» **Problem description**: Extract the records below from the line containing "this 474×266 image." to the line containing "charred surface [137, 370, 235, 460]", both included, copying each line unchanged and omitting the pictures.

╭─ Records to process

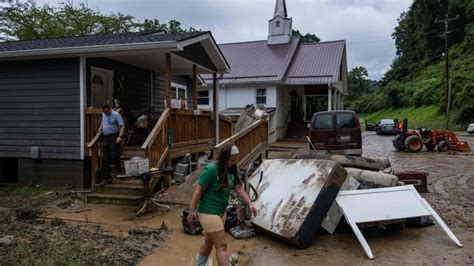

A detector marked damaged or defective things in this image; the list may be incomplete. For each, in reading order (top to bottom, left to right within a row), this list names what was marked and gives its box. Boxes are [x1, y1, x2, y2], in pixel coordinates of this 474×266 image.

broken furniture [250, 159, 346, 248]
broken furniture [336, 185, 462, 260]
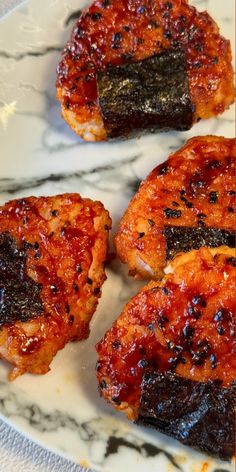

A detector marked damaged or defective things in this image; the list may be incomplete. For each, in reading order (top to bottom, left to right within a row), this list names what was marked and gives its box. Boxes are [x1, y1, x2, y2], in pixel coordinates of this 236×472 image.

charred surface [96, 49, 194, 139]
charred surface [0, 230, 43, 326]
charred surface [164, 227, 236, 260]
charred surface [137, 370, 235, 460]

╰─
╭─ Records to process

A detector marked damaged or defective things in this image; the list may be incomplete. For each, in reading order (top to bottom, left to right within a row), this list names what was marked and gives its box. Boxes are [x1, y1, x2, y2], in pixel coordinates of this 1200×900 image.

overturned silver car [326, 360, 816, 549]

╰─
╭─ Records to process

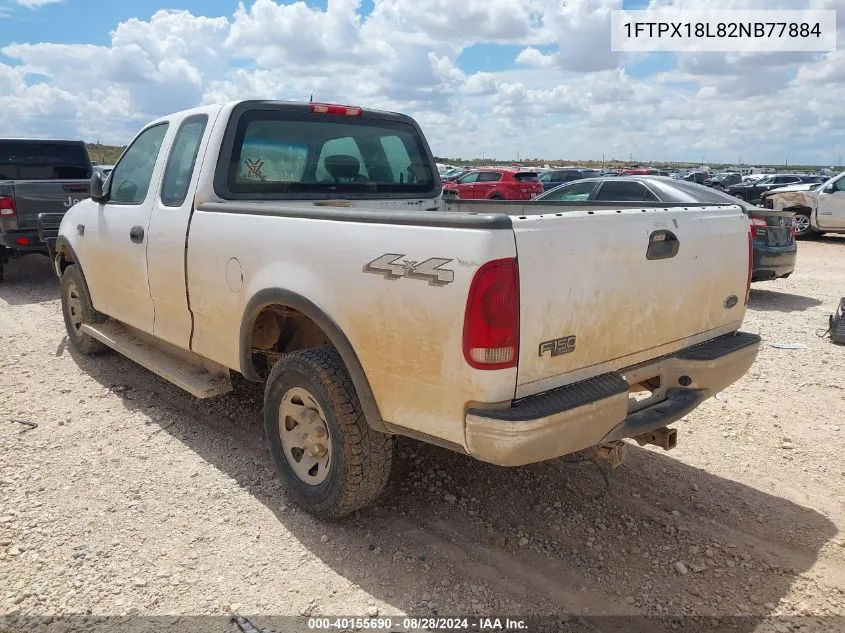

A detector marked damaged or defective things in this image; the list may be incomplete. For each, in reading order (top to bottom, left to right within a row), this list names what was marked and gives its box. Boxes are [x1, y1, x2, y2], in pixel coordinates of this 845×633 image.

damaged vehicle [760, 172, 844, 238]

╰─

» **Response to the task**:
A detector marked damaged or defective things in this image; the list may be incomplete. For each, in reading order (top to bottom, left to right within a row), this list names what was marked and gives its box. Boxes are [x1, y1, x2, y2], in pixel coordinates of this 474×266 image.

broken furniture [250, 159, 346, 248]
broken furniture [336, 185, 462, 260]

A detector marked damaged or defective things in this image; the list may be incomplete. For each, in reading order (top to bottom, left to right within a row), this list names what was marked and gives its box. Boxes are [x1, y1, x2, y2], in pixel coordinates of this 236×472 image.

charred surface [96, 49, 194, 139]
charred surface [0, 230, 43, 326]
charred surface [164, 227, 236, 260]
charred surface [137, 370, 235, 460]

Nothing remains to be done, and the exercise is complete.